Sementara, perusahaan menyatakan bahwa kerja harian memberi fleksibilitas lebih bagi perempuan dan keluarganya.

Anita Neville, Wakil Presiden Komunikasi Perusahaan dan Relasi Berkelanjutan  perusahaan sawit Golden Agri-Resources, melontarkan pertanyaan: “Apakah kerja harian itu secara fundamental eksplotatif?’

“Para ibu khususnya memilih pekerjaan tidak tetap” katanya. “Kita perlu bertanya, apa kebutuhan holistik perempuan di masyarakat? Dan bagaimana kita membentuk pekerjaan harian sebagai pilihan bebas, dan pilihan yang berupah layak?”
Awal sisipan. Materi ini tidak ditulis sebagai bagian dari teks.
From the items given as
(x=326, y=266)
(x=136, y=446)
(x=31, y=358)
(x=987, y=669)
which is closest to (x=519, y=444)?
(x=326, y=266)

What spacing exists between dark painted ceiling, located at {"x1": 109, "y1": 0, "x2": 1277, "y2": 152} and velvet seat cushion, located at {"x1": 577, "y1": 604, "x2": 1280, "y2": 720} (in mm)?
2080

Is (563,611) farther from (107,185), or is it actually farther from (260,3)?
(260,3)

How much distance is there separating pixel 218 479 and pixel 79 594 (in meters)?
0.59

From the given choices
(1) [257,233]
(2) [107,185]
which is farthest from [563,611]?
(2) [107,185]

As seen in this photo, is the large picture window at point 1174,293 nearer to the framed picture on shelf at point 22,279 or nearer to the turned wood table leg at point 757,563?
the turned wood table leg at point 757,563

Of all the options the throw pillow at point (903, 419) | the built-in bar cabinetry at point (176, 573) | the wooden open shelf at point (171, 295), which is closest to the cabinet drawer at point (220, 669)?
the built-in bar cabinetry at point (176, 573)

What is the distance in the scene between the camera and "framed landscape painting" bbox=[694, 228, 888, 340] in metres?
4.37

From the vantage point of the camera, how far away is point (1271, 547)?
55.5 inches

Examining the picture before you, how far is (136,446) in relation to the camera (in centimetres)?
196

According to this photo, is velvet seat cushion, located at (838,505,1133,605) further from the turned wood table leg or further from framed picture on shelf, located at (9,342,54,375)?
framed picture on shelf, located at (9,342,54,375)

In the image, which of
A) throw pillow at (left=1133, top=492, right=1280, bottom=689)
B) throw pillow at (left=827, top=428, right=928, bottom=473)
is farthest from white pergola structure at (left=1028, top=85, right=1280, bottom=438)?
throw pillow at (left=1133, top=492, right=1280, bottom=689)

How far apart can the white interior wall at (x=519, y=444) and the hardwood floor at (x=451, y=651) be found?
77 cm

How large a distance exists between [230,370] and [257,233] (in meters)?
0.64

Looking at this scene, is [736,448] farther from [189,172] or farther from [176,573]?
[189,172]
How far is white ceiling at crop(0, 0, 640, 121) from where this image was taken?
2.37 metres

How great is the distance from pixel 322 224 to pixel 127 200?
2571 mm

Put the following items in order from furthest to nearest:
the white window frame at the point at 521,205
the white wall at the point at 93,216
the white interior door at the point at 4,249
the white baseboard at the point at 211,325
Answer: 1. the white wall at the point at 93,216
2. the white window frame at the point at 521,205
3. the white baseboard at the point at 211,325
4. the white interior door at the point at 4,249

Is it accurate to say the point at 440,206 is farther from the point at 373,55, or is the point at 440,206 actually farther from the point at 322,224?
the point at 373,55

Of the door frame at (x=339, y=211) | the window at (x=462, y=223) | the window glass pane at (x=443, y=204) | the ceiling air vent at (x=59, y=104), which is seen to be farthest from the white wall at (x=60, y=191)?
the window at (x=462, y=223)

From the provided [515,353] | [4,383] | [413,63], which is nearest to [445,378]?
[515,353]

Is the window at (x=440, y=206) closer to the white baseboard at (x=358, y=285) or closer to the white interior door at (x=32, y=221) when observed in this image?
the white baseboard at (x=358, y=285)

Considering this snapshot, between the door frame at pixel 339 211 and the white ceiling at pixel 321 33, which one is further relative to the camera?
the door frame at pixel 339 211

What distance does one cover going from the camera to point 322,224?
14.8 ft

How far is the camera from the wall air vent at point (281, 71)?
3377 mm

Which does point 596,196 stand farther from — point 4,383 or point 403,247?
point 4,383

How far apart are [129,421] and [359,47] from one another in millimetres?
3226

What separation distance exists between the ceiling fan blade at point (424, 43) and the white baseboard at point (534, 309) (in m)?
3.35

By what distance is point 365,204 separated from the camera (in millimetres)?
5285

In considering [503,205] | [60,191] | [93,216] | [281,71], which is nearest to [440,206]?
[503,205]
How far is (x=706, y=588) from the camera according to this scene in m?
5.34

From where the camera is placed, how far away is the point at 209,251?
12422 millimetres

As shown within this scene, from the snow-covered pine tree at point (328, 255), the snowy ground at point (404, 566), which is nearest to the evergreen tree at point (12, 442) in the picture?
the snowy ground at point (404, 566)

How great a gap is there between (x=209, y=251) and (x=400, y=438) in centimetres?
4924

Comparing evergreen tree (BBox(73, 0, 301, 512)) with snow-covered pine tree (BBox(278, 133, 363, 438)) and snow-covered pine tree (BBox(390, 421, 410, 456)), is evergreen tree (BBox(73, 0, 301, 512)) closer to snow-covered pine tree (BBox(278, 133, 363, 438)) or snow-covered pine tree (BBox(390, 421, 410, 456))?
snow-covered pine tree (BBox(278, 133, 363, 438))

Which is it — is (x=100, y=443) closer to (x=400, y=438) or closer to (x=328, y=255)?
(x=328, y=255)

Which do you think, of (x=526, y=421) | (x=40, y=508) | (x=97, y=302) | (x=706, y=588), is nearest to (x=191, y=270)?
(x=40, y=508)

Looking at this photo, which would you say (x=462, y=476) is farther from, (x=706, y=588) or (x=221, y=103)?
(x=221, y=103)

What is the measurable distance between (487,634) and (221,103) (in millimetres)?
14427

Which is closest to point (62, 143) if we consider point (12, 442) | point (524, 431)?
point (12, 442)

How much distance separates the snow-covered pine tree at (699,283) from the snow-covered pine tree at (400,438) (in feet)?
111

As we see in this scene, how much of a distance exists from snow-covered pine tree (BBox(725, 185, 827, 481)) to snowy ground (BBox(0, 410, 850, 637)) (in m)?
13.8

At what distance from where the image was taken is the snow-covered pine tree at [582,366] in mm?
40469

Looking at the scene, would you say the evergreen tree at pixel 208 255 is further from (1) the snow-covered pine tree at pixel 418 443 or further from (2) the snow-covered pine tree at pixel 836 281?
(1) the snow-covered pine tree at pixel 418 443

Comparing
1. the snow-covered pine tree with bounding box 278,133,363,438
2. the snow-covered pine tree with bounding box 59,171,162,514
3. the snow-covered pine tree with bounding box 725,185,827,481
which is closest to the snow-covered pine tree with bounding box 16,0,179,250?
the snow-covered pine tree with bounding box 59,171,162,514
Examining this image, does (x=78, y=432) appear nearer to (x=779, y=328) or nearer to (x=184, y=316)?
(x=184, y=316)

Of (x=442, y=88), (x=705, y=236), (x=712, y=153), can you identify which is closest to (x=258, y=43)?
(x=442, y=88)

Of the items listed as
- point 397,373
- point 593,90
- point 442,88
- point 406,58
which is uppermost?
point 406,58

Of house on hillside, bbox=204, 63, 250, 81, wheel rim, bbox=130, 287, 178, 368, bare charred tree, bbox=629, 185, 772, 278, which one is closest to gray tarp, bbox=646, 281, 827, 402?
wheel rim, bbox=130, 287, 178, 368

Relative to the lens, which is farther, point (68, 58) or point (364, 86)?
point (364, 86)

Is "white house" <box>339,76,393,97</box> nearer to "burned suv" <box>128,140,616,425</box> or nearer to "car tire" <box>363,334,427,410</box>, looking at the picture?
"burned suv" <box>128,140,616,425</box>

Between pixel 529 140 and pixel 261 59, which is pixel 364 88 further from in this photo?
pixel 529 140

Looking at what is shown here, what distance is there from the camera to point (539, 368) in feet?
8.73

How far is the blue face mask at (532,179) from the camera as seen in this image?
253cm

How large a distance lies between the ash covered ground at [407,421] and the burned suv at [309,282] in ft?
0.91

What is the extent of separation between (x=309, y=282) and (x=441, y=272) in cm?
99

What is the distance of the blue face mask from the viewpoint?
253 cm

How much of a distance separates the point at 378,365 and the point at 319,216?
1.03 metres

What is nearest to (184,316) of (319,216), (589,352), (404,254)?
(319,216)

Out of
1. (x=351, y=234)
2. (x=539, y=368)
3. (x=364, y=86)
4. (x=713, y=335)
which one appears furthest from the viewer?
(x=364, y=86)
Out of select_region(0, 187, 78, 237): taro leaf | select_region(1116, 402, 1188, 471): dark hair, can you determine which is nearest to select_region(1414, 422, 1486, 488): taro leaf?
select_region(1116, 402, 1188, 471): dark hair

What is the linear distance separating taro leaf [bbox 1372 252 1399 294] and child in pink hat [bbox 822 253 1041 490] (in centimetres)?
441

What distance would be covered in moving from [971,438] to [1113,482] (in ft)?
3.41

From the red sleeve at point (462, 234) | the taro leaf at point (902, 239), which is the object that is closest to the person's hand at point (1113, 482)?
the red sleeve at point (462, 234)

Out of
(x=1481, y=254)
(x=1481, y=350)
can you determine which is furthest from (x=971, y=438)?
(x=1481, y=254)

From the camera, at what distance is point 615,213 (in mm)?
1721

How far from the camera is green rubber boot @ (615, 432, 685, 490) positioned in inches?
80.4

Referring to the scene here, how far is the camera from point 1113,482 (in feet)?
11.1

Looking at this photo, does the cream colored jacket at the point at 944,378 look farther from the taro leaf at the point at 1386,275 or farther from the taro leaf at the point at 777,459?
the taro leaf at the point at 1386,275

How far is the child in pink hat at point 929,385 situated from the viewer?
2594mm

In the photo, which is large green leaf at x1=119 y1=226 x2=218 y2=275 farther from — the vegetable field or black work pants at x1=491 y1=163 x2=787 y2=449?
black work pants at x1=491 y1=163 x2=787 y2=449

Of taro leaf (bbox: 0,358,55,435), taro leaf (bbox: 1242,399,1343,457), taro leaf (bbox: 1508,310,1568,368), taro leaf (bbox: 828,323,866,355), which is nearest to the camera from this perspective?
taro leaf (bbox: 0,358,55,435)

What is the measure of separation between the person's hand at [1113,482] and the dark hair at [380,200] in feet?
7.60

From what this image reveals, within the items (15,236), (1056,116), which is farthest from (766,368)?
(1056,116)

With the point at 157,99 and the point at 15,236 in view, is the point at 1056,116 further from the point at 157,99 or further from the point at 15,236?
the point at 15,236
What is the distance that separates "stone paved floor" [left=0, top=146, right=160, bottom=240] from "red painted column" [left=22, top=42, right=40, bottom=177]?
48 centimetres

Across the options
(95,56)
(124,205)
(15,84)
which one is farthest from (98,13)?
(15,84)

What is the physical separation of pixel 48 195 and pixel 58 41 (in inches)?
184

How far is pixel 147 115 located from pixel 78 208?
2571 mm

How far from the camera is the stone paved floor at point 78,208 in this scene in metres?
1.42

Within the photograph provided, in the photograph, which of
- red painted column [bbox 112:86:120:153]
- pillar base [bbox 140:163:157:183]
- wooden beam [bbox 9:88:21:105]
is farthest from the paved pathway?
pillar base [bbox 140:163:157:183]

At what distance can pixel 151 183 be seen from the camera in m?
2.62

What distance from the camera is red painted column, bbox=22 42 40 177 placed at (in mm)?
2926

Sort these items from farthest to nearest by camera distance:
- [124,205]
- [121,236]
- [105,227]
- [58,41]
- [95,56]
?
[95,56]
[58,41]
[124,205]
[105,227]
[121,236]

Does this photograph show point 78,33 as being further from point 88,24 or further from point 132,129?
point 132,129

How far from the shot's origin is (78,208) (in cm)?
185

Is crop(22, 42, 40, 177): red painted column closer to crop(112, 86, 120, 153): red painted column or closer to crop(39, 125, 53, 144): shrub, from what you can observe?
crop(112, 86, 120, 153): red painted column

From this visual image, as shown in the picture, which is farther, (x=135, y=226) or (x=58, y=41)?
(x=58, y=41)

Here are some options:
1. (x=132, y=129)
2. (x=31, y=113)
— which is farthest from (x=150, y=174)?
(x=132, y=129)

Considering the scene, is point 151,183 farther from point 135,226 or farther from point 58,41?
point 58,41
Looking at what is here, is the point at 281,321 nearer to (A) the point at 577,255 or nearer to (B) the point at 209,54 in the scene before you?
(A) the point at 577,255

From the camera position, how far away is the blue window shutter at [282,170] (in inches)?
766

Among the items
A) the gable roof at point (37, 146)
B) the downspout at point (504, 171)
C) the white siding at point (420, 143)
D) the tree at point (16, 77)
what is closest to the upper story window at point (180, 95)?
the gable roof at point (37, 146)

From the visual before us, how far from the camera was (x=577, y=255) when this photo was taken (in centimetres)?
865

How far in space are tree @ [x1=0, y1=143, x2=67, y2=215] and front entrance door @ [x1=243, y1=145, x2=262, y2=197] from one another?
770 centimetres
   Jumlah pekerja perempuan di perkebunan kelapa sawit meningkat. Umumnya pekerja perempuan seperti Pandang Magdalena, 35 tahun, ditugaskan menyuburkan tanah disekitar penanaman kelapa sawit. Foto oleh: Icaro Cooke Vieira/CIFOR

Peluang Perubahan

Sistem sertifikasi seperti RSPO dan Indonesia Sustainable Palm Oil (ISPO) dikedepankan sebagai kanal perubahan sektor sawit. Peneliti CIFOR menyatakan bahwa pertimbangan isu jender dalam mekanisme sertifikasi, seperti pada Roundtable on Sustainable Palm Oil (RSPO), dapat membangun kesetaran jender dan pemberdayaan perempuan di sektor sawit.

Mekanisme seperti ini merupakan titik awal yang baik menjaga akuntabilitas perusahaan atas dampak sosial dan lingkungan. Tantangan lebih jauhnya adalah melibatkan cara kerja petani dalam perubahan besar di sektor ini.

Indah Fatinaware, Direktur Eksekutif pemantau sawit dari Sawit Watch, menuturkan bahwa sertifikasi merupakan proses yang panjang dan sulit bagi banyak petani. Cara lain adalah dengan menerapkan skema ‘plasma’, di mana perusahaan memberi sepetak lahan untuk dikelola masyarakat.  Namun, lanjut Indah, skema ini memunculkan masalah kesetaraan, transparansi dan investasi.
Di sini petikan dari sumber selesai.